YOUR TASK
Read the data and repeat all of it exactly.

ENTRIES PROVIDED

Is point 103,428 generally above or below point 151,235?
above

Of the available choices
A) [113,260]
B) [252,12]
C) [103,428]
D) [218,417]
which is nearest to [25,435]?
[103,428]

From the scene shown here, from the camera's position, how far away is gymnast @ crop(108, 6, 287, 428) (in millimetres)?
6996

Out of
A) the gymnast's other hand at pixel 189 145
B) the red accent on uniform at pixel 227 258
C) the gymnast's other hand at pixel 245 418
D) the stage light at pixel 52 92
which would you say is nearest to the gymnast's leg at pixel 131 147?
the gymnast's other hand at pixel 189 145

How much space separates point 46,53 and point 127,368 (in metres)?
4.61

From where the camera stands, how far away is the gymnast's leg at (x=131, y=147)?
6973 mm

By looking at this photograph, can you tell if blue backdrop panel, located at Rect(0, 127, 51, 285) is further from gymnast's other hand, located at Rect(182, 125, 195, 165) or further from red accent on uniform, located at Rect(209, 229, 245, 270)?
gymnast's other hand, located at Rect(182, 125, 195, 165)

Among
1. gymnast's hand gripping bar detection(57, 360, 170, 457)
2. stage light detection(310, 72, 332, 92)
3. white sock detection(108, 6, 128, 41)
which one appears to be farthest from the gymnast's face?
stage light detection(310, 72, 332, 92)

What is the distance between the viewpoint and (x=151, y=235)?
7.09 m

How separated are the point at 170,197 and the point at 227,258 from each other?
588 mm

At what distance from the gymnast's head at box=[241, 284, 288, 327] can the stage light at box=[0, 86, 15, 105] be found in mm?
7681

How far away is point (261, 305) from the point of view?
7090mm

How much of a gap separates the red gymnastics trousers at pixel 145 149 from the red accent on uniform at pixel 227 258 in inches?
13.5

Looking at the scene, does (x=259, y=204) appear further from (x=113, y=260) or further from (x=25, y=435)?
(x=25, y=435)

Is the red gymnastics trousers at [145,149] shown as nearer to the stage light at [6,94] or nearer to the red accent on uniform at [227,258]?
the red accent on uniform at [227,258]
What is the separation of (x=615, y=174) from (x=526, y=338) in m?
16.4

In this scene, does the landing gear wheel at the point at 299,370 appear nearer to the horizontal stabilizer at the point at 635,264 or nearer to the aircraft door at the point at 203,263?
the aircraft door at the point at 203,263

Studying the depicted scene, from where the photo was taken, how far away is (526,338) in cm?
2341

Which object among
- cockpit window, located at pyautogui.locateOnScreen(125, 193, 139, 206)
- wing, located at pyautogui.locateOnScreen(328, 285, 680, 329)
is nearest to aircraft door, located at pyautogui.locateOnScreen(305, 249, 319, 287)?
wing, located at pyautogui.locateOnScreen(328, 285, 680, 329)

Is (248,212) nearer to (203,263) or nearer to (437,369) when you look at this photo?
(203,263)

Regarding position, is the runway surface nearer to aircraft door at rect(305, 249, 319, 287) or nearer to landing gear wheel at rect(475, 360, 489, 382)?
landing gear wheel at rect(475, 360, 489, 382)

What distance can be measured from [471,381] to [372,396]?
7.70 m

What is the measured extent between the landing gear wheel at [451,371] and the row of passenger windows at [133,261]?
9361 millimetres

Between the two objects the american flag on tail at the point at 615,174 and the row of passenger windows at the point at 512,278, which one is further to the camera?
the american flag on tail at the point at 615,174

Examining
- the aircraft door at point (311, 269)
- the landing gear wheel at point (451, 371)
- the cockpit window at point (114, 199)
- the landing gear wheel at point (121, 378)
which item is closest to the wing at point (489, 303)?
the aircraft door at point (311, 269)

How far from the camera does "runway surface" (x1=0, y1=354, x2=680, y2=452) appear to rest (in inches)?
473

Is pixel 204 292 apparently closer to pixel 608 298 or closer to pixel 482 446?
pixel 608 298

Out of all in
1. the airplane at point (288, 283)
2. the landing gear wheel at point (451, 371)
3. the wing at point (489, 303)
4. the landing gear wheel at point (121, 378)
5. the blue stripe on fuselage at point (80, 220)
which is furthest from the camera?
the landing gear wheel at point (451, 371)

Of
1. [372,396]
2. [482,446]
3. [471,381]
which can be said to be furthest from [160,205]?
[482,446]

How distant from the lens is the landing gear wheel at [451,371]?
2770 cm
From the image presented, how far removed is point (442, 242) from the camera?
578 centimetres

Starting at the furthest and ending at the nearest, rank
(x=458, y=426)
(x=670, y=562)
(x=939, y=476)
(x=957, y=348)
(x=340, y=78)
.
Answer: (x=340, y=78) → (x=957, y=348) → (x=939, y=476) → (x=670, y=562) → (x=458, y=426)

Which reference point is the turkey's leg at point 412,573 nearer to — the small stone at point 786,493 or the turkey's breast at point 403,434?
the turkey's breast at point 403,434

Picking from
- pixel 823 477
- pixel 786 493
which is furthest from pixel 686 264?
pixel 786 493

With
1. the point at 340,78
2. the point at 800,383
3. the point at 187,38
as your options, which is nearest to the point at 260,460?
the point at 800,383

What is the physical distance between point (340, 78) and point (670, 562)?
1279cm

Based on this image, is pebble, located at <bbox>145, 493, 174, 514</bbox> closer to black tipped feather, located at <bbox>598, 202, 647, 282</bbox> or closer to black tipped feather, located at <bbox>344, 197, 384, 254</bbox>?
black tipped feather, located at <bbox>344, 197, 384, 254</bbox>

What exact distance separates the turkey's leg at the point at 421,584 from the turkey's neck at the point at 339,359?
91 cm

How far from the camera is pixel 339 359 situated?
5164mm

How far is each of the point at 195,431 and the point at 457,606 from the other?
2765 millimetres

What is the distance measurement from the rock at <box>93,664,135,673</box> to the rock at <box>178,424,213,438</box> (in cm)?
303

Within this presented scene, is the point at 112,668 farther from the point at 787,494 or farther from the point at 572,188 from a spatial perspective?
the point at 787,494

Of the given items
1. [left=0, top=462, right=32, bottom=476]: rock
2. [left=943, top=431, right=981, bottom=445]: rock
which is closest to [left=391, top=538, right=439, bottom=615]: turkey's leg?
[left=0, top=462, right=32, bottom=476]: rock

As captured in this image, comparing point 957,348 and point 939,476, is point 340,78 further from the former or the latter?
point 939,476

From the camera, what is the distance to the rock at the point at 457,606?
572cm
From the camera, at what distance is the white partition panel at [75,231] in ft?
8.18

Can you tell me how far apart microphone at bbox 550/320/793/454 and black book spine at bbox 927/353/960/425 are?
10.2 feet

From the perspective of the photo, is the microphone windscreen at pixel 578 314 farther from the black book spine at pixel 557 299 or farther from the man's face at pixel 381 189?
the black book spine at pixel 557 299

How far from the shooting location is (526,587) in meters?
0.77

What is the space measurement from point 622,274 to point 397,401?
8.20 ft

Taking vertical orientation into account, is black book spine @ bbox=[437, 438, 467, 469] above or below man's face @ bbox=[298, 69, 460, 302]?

RESULT FOR THIS EXERCISE
Is point 103,428 generally above or below point 151,235?
above

Of the available choices
A) [113,260]
B) [252,12]
C) [103,428]
D) [218,417]
which is nearest to [25,435]?
[103,428]

From the scene shown here, from the camera's position, how far away is gymnast @ crop(108, 6, 287, 428) (in millimetres)?
6996

Out of
A) the gymnast's other hand at pixel 189 145
B) the red accent on uniform at pixel 227 258
C) the gymnast's other hand at pixel 245 418
D) the stage light at pixel 52 92
which would you say is nearest to the gymnast's leg at pixel 131 147?
the gymnast's other hand at pixel 189 145

How much space separates point 46,53 and point 127,368 (in metres)?
4.61

From where the camera stands, how far away is the gymnast's leg at (x=131, y=147)?
6973 mm

By looking at this photograph, can you tell if blue backdrop panel, located at Rect(0, 127, 51, 285) is further from gymnast's other hand, located at Rect(182, 125, 195, 165) or further from red accent on uniform, located at Rect(209, 229, 245, 270)?
gymnast's other hand, located at Rect(182, 125, 195, 165)

Among
1. gymnast's hand gripping bar detection(57, 360, 170, 457)
2. stage light detection(310, 72, 332, 92)
3. white sock detection(108, 6, 128, 41)
which one appears to be farthest from the gymnast's face?
stage light detection(310, 72, 332, 92)

What is the distance between the viewpoint and (x=151, y=235)?
7.09 m

How separated are the point at 170,197 and the point at 227,258 from each other?
588 mm

At what distance from the gymnast's head at box=[241, 284, 288, 327] can the stage light at box=[0, 86, 15, 105] be found in mm?
7681

How far away is point (261, 305) from the point of view?
7090mm

How much of a gap separates the red gymnastics trousers at pixel 145 149 from the red accent on uniform at pixel 227 258 in inches?
13.5

Looking at the scene, does (x=259, y=204) appear further from (x=113, y=260) or further from (x=25, y=435)?
(x=25, y=435)

Is the red gymnastics trousers at [145,149] shown as nearer to the stage light at [6,94] or nearer to the red accent on uniform at [227,258]?
the red accent on uniform at [227,258]
What is the separation of (x=615, y=174) from (x=526, y=338) in m?
16.4

In this scene, does the landing gear wheel at the point at 299,370 appear nearer to the horizontal stabilizer at the point at 635,264 or nearer to the aircraft door at the point at 203,263?
the aircraft door at the point at 203,263

Studying the depicted scene, from where the photo was taken, how far away is (526,338) in cm?
2341

Which object among
- cockpit window, located at pyautogui.locateOnScreen(125, 193, 139, 206)
- wing, located at pyautogui.locateOnScreen(328, 285, 680, 329)
is nearest to aircraft door, located at pyautogui.locateOnScreen(305, 249, 319, 287)?
wing, located at pyautogui.locateOnScreen(328, 285, 680, 329)

Is (248,212) nearer to (203,263) or nearer to (437,369) when you look at this photo?
(203,263)

Regarding position, is the runway surface nearer to aircraft door at rect(305, 249, 319, 287) or nearer to landing gear wheel at rect(475, 360, 489, 382)?
landing gear wheel at rect(475, 360, 489, 382)

What distance can be measured from [471,381] to [372,396]?
7.70 m

What is the measured extent between the landing gear wheel at [451,371] and the row of passenger windows at [133,261]?
9361 millimetres

Between the two objects the american flag on tail at the point at 615,174 and the row of passenger windows at the point at 512,278, which one is further to the camera?
the american flag on tail at the point at 615,174

Examining
- the aircraft door at point (311, 269)
- the landing gear wheel at point (451, 371)
- the cockpit window at point (114, 199)
- the landing gear wheel at point (121, 378)
which item is closest to the wing at point (489, 303)?
the aircraft door at point (311, 269)

How far from the camera does "runway surface" (x1=0, y1=354, x2=680, y2=452) appear to rest (in inches)?
473

Is pixel 204 292 apparently closer to pixel 608 298 or closer to pixel 482 446?
pixel 608 298

Out of all in
1. the airplane at point (288, 283)
2. the landing gear wheel at point (451, 371)
3. the wing at point (489, 303)
4. the landing gear wheel at point (121, 378)
5. the blue stripe on fuselage at point (80, 220)
which is furthest from the camera?
the landing gear wheel at point (451, 371)

Of
1. [372,396]
2. [482,446]
3. [471,381]
which can be said to be furthest from [160,205]?
[482,446]

How distant from the lens is the landing gear wheel at [451,371]?
2770 cm
From the image presented, how far removed is point (442, 242) from the camera?
578 centimetres

Starting at the furthest and ending at the nearest, rank
(x=458, y=426)
(x=670, y=562)
(x=939, y=476)
(x=957, y=348)
(x=340, y=78)
.
Answer: (x=340, y=78) → (x=957, y=348) → (x=939, y=476) → (x=670, y=562) → (x=458, y=426)

Which reference point is the turkey's leg at point 412,573 nearer to — the small stone at point 786,493 or the turkey's breast at point 403,434?
the turkey's breast at point 403,434

Picking from
- pixel 823 477
- pixel 786 493
which is furthest from pixel 686 264?
pixel 786 493

With
1. the point at 340,78
2. the point at 800,383
3. the point at 187,38
as your options, which is nearest to the point at 260,460?
the point at 800,383

What is the physical distance between point (340, 78) and point (670, 562)?
1279cm

Based on this image, is pebble, located at <bbox>145, 493, 174, 514</bbox> closer to black tipped feather, located at <bbox>598, 202, 647, 282</bbox> or closer to black tipped feather, located at <bbox>344, 197, 384, 254</bbox>?
black tipped feather, located at <bbox>344, 197, 384, 254</bbox>

What exact distance separates the turkey's leg at the point at 421,584 from the turkey's neck at the point at 339,359?
91 cm

How far from the camera is pixel 339 359 situated?
5164mm

How far is each of the point at 195,431 and the point at 457,606 from the other?
2765 millimetres

What is the distance measurement from the rock at <box>93,664,135,673</box> to the rock at <box>178,424,213,438</box> (in cm)?
303

Within this presented scene, is the point at 112,668 farther from the point at 787,494 or farther from the point at 572,188 from a spatial perspective?
the point at 787,494

Of the given items
1. [left=0, top=462, right=32, bottom=476]: rock
2. [left=943, top=431, right=981, bottom=445]: rock
which is closest to [left=391, top=538, right=439, bottom=615]: turkey's leg?
[left=0, top=462, right=32, bottom=476]: rock

As captured in this image, comparing point 957,348 and point 939,476, is point 340,78 further from the former or the latter?
point 939,476

From the camera, what is the distance to the rock at the point at 457,606?
572cm
From the camera, at what distance is the white partition panel at [75,231] in ft?
8.18

Can you tell me how far apart microphone at bbox 550/320/793/454 and black book spine at bbox 927/353/960/425 are?
10.2 feet

From the perspective of the photo, is the microphone windscreen at pixel 578 314 farther from the black book spine at pixel 557 299 or farther from the man's face at pixel 381 189?
the black book spine at pixel 557 299

How far from the shooting location is (526,587) in meters?
0.77

What is the space measurement from point 622,274 to point 397,401?
8.20 ft

Taking vertical orientation into account, is black book spine @ bbox=[437, 438, 467, 469] above or below man's face @ bbox=[298, 69, 460, 302]?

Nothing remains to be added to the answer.